Free cash flow has been nice and improving: $18 million in 2000, $18 million in 2001, $34 million in 2002, and $40 million in the trailing twelve months per Morningstar.
The financial condition is healthy: $32.3 million in cash, $42.9 million in other current assets with $35.6 million in current liabilities and $86.9 million in long-term debt. This is slightly more debt than some of our other companies we have looked at but with the increasing free cash flow, this should not be a problem imho.

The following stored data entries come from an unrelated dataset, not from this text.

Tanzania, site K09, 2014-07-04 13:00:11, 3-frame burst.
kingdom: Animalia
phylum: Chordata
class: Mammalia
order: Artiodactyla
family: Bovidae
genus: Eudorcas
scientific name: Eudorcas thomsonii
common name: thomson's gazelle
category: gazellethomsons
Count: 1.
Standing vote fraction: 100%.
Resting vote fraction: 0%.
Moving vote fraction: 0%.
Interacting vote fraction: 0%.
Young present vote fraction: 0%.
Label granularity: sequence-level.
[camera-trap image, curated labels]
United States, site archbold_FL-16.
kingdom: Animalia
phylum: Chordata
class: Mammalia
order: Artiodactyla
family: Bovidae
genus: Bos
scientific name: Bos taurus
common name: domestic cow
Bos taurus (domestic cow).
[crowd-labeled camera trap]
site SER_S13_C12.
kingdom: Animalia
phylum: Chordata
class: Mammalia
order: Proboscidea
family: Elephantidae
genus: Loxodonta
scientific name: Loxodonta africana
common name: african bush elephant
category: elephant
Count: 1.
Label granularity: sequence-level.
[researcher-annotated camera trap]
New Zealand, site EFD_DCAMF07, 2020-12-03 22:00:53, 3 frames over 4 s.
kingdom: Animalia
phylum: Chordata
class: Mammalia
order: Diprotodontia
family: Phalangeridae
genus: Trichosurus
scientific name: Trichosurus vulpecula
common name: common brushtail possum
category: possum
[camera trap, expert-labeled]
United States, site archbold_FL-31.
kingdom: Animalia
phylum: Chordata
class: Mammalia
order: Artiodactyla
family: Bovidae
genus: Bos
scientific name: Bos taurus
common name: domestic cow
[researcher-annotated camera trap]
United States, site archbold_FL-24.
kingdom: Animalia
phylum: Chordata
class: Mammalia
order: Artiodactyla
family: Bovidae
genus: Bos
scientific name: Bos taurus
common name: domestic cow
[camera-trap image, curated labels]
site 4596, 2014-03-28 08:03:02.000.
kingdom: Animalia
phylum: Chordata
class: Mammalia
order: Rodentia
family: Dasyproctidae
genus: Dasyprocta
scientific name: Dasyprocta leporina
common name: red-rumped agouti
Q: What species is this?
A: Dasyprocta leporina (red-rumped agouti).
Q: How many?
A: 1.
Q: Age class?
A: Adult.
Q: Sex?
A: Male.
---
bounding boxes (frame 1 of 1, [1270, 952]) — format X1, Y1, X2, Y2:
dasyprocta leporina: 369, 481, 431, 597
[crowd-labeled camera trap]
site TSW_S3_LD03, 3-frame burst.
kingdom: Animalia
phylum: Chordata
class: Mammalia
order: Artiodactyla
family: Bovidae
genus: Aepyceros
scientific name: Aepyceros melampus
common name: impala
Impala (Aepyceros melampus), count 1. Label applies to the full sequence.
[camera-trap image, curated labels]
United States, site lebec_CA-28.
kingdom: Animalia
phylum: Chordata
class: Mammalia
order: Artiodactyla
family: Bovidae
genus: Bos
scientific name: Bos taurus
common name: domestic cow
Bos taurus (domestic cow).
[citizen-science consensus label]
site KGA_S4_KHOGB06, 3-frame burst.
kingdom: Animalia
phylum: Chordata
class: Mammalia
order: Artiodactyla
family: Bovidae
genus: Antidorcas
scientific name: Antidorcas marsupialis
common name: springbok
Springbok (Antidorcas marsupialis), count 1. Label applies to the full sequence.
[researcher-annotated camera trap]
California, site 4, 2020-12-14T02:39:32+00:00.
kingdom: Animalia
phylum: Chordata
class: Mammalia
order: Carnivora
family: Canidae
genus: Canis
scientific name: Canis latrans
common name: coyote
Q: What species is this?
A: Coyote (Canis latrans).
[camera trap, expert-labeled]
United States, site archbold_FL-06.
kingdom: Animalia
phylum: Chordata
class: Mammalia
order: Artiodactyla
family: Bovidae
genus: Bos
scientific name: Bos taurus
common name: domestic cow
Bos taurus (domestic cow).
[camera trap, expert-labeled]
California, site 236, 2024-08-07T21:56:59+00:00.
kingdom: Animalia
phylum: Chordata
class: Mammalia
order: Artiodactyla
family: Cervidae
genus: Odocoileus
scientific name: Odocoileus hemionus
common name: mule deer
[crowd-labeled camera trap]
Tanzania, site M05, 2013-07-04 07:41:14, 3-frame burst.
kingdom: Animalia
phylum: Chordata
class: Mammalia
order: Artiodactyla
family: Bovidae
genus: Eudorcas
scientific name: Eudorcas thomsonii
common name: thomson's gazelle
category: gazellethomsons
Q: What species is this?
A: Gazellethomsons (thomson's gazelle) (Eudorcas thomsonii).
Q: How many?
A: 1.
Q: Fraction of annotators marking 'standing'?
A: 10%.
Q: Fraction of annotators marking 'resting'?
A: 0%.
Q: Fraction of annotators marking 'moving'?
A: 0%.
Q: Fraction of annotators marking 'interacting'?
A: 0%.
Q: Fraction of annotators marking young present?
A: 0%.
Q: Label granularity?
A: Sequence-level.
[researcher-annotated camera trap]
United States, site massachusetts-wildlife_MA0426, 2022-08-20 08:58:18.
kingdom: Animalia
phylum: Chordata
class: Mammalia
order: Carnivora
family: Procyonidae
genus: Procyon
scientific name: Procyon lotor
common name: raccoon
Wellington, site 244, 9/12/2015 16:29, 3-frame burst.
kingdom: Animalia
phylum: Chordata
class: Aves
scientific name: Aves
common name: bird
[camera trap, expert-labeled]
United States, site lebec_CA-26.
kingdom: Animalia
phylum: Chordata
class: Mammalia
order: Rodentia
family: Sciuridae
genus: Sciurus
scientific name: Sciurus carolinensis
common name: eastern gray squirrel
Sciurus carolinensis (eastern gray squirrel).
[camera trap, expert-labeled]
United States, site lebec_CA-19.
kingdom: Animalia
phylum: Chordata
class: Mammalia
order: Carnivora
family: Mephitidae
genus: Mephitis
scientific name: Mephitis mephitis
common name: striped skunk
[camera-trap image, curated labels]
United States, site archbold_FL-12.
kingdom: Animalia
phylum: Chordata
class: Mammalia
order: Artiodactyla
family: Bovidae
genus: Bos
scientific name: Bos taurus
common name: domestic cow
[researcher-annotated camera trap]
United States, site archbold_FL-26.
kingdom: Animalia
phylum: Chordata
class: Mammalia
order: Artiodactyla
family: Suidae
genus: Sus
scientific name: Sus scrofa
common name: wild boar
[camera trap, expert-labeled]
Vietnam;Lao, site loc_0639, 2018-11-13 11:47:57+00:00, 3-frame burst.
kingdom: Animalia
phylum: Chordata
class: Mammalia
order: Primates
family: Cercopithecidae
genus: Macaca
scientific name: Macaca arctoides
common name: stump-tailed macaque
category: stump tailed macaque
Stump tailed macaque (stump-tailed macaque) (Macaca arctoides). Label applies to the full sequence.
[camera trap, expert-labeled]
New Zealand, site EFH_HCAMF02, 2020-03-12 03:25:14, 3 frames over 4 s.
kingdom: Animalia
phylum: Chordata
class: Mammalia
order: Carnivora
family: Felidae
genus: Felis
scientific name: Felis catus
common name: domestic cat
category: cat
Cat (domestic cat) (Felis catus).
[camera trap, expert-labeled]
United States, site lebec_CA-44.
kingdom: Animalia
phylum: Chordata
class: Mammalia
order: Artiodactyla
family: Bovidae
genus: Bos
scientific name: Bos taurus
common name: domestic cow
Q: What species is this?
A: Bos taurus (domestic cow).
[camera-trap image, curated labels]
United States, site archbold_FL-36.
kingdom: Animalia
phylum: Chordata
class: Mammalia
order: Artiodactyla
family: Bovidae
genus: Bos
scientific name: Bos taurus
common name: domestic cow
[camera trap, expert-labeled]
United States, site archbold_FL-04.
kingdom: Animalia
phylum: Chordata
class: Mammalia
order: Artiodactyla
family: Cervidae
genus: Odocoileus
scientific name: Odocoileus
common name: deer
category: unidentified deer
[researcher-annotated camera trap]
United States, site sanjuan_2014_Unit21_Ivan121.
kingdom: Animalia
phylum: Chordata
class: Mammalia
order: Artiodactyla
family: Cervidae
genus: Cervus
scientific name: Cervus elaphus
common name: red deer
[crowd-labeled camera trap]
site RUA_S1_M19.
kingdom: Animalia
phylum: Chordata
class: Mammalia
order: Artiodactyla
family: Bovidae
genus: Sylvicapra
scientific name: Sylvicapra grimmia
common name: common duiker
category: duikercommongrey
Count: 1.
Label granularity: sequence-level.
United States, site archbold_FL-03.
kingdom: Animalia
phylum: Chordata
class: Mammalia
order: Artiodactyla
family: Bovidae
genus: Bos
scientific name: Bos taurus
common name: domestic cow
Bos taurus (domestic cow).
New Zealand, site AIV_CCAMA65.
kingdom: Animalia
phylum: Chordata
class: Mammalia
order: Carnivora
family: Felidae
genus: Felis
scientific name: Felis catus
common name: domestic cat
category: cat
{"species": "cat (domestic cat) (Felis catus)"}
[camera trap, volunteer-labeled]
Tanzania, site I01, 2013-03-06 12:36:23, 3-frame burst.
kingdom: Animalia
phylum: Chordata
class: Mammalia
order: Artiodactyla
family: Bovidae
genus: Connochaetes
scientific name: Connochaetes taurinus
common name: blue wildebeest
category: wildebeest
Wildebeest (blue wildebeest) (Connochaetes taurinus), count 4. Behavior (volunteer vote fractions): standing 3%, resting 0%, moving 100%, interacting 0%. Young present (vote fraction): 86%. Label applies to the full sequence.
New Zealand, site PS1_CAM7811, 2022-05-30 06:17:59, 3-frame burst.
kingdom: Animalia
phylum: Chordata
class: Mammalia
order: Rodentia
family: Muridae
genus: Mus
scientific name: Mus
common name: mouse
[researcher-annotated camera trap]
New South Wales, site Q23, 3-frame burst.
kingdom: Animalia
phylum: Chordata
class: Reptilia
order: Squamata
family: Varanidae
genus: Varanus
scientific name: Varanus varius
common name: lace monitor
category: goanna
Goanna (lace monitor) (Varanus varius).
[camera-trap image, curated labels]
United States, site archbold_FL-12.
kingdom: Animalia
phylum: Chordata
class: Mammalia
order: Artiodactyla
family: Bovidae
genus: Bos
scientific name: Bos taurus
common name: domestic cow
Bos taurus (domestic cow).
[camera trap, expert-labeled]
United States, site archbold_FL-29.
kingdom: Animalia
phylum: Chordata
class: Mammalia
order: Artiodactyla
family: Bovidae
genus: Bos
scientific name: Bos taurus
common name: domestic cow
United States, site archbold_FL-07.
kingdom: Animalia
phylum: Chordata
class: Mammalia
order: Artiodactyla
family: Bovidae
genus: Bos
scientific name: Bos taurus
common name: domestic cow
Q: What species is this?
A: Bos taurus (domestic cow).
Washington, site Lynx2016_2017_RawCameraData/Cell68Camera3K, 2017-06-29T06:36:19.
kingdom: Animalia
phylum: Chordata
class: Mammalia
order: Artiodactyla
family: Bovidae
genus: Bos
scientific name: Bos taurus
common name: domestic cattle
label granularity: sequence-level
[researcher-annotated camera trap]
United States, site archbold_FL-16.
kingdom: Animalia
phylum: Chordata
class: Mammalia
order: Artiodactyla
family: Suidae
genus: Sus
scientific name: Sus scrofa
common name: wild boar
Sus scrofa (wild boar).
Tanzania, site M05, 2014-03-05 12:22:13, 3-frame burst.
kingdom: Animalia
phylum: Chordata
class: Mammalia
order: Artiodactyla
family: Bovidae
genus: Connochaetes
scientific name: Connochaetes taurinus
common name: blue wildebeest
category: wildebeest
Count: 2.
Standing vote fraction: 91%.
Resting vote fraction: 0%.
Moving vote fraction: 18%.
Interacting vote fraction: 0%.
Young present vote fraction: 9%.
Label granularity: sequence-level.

This company has a market cap of $516.1 million with a reasonable trailing p/e of 16. The PEG ratio is reported at 2.49...but with latest growth this appears to be overstated. This stock DOES have a dividend (a nice added bonus), currently yielding, per Yahoo, 2.78%. The last stock split was 2:1 in 1997. There are 16.64 million shares outstanding and 15.30 million of them float. 50.5% of the float is held by institutions. There are only 520,000 shares out short but this represents, as of 8/8/03, 9.63 days of trading with average volume so we could be witnessing a 'short squeeze'.
This is a nice company and you might wish to pick up a few shares in here. I do not own any shares....there are so many issues that I like...and I don't want to repeat that "M" word (shhhh margin)....so I cannot buy everything. Shucks. Anyhow, I hope you enjoyed this review and please excure my irreverant humor...did you notice?